EXERCISE DATA >>
<<<<
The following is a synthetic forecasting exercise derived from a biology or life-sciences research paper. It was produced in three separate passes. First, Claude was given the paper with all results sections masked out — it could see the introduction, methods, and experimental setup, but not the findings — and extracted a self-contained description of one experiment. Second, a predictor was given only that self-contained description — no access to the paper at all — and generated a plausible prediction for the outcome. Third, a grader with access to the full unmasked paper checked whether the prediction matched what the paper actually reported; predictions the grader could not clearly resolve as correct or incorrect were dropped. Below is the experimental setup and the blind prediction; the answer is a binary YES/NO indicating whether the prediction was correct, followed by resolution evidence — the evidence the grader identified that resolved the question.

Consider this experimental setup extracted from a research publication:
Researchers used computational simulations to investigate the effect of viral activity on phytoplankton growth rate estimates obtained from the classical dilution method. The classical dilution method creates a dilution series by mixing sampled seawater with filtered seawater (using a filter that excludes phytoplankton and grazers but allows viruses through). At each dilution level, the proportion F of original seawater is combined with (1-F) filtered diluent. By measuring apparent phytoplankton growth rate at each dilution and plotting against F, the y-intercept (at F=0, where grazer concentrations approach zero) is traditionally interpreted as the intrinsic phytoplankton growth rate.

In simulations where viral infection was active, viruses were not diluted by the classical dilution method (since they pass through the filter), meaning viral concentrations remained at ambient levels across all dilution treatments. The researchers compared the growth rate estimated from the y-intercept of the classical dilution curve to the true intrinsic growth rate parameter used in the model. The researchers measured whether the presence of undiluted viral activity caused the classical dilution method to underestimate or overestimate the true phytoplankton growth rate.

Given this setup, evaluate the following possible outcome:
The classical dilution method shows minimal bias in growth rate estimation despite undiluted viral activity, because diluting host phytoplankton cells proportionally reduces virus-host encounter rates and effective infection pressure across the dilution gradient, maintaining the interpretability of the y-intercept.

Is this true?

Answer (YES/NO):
>>>>
TASK ITEM >>
Repeat the entire listing above without changing a word.

YOUR SOLUTION >>
The following is a synthetic forecasting exercise derived from a biology or life-sciences research paper. It was produced in three separate passes. First, Claude was given the paper with all results sections masked out — it could see the introduction, methods, and experimental setup, but not the findings — and extracted a self-contained description of one experiment. Second, a predictor was given only that self-contained description — no access to the paper at all — and generated a plausible prediction for the outcome. Third, a grader with access to the full unmasked paper checked whether the prediction matched what the paper actually reported; predictions the grader could not clearly resolve as correct or incorrect were dropped. Below is the experimental setup and the blind prediction; the answer is a binary YES/NO indicating whether the prediction was correct, followed by resolution evidence — the evidence the grader identified that resolved the question.

Consider this experimental setup extracted from a research publication:
Researchers used computational simulations to investigate the effect of viral activity on phytoplankton growth rate estimates obtained from the classical dilution method. The classical dilution method creates a dilution series by mixing sampled seawater with filtered seawater (using a filter that excludes phytoplankton and grazers but allows viruses through). At each dilution level, the proportion F of original seawater is combined with (1-F) filtered diluent. By measuring apparent phytoplankton growth rate at each dilution and plotting against F, the y-intercept (at F=0, where grazer concentrations approach zero) is traditionally interpreted as the intrinsic phytoplankton growth rate.

In simulations where viral infection was active, viruses were not diluted by the classical dilution method (since they pass through the filter), meaning viral concentrations remained at ambient levels across all dilution treatments. The researchers compared the growth rate estimated from the y-intercept of the classical dilution curve to the true intrinsic growth rate parameter used in the model. The researchers measured whether the presence of undiluted viral activity caused the classical dilution method to underestimate or overestimate the true phytoplankton growth rate.

Given this setup, evaluate the following possible outcome:
The classical dilution method shows minimal bias in growth rate estimation despite undiluted viral activity, because diluting host phytoplankton cells proportionally reduces virus-host encounter rates and effective infection pressure across the dilution gradient, maintaining the interpretability of the y-intercept.

Is this true?

Answer (YES/NO):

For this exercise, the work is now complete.